The last woman to be executed by the US government was Bonnie Heady, who was put to death in a gas chamber in Missouri in 1953, according to the Death Penalty Information Center.

READ: US executes only Native American on federal death row

The Justice Department on Friday also scheduled the execution of a man convicted in the 1999 killing of two youth ministers in Texas. Brandon Bernard, 40, is scheduled to be executed by lethal injection on Dec 10.

Bernard and his co-defendant, Christopher Vialva, were convicted in the 1999 kidnapping and killing of Todd and Stacie Bagley, an Iowa couple who had stopped to use a payphone in Killeen, Texas.

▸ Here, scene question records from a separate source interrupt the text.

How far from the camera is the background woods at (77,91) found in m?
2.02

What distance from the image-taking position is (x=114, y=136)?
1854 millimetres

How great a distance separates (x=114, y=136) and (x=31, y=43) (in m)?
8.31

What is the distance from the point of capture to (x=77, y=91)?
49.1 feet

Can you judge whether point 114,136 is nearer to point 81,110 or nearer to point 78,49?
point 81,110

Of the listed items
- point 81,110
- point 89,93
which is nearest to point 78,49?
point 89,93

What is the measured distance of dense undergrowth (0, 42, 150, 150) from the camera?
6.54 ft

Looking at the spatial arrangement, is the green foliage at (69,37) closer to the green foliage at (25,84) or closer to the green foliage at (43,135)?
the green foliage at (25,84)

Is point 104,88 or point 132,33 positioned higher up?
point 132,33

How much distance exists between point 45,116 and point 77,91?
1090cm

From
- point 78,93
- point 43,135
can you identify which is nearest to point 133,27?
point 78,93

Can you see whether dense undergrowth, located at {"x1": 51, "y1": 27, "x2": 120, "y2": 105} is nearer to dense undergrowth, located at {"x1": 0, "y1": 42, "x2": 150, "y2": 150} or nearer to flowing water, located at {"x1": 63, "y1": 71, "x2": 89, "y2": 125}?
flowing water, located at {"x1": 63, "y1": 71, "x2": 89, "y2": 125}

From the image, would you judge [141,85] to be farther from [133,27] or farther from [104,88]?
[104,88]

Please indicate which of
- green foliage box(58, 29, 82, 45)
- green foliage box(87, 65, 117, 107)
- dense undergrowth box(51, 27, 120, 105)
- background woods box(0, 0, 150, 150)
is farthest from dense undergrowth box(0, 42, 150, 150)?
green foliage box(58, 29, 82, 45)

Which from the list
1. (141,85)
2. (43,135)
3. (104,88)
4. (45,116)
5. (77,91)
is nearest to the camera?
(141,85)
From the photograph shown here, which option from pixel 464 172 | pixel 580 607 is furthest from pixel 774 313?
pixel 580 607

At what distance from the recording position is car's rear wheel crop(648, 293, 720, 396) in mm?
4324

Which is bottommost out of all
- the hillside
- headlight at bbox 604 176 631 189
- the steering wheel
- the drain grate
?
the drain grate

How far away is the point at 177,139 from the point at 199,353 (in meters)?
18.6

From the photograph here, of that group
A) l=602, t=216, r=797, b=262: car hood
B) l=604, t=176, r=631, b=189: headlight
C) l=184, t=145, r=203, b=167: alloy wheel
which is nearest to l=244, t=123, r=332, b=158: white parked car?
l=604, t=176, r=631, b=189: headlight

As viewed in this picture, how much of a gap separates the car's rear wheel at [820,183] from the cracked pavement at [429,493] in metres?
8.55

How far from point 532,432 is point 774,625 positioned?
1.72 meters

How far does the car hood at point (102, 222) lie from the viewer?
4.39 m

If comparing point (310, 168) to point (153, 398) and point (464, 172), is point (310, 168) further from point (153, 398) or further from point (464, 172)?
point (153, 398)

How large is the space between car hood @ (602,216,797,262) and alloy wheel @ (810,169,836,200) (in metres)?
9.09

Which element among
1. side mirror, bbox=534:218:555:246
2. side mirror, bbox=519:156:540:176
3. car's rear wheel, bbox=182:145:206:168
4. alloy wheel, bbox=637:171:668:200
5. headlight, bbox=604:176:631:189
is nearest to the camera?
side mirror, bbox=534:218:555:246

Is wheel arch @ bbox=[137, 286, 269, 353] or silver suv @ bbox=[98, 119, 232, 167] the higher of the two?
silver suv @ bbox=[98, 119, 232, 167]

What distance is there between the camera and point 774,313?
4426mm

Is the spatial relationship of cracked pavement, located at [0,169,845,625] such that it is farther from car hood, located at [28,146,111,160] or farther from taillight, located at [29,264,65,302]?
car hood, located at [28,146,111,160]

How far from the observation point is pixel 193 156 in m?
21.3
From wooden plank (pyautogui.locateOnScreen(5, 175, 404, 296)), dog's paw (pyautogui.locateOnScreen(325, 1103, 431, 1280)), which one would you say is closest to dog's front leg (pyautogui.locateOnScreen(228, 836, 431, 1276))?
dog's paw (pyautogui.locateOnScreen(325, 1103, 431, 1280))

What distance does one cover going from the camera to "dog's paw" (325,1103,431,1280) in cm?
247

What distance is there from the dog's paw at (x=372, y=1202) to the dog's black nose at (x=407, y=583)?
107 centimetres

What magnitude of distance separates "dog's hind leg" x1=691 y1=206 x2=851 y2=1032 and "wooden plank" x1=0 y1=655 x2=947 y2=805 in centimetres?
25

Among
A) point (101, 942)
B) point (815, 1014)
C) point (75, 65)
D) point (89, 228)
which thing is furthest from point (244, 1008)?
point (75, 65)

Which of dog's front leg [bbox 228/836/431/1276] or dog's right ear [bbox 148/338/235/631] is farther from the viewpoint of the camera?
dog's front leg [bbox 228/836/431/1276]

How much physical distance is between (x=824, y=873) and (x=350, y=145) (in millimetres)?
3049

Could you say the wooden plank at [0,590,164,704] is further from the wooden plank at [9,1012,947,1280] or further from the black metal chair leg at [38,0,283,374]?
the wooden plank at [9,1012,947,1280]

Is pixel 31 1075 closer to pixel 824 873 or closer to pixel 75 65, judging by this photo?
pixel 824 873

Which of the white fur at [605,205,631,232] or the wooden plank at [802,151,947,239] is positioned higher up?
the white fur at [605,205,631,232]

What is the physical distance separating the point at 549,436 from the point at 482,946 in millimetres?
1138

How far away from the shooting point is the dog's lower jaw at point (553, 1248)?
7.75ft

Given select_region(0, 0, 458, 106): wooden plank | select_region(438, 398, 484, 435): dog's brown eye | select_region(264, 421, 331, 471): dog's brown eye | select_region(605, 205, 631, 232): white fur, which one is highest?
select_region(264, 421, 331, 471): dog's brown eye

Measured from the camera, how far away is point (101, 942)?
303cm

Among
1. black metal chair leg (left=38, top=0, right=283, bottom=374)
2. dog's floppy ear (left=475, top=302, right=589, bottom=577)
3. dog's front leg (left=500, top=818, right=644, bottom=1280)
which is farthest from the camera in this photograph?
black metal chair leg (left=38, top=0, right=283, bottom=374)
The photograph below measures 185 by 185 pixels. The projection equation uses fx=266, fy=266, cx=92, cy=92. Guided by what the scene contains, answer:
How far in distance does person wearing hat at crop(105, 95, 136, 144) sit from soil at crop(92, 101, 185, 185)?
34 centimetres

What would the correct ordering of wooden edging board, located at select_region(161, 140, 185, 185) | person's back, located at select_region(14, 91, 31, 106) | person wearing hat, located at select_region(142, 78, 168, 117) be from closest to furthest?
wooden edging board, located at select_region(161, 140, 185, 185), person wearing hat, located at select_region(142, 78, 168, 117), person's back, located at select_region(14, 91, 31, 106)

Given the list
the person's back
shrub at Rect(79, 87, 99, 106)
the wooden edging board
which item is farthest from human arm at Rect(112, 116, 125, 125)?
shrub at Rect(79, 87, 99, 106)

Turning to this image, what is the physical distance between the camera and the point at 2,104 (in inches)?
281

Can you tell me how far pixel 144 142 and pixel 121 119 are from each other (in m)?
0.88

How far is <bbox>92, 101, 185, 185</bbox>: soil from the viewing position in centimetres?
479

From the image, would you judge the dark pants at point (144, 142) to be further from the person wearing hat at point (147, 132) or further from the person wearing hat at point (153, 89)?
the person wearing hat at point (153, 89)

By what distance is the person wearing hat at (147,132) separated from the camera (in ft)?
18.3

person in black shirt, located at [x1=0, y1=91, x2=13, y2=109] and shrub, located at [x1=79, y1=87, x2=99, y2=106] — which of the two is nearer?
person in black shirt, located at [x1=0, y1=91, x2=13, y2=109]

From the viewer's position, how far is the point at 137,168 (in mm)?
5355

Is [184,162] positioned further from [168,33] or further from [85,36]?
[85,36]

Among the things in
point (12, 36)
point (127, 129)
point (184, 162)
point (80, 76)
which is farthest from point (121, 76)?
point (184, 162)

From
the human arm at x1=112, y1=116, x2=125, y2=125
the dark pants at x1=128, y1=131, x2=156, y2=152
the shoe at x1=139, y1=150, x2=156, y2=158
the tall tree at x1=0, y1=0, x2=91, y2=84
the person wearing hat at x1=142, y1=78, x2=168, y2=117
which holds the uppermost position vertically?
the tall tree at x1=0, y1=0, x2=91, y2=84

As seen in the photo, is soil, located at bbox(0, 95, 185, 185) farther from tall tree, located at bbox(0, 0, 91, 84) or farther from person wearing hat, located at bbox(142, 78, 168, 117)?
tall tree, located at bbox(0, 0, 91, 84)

The couple agreed to give Vialva and two others a ride, authorities said. Vialva pulled out a gun, forced the couple into the trunk and drove around for several hours, stopping at ATMs to withdraw cash and attempting to pawn the woman’s wedding ring, according to prosecutors. Both the victims were shot in the head and placed in the trunk of their car, which then was set on fire.

Vialva was executed last month at the Federal Correctional Complex in Terre Haute.

READ: US carries out first execution in 17 years after overnight Supreme Court ruling

The resumption of federal executions started Jul 14, with the execution of former white supremacist Daniel Lewis Lee. Since then, six others have been put to death and another man, Orlando Hall, is scheduled to be executed next month.

Anti-death penalty groups say President Donald Trump is pushing for executions during the campaign season in a bid to burnish a reputation a law-and-order leader.

Before the resumptions of executions this summer, federal authorities had executed just three prisoners in the previous 56 years.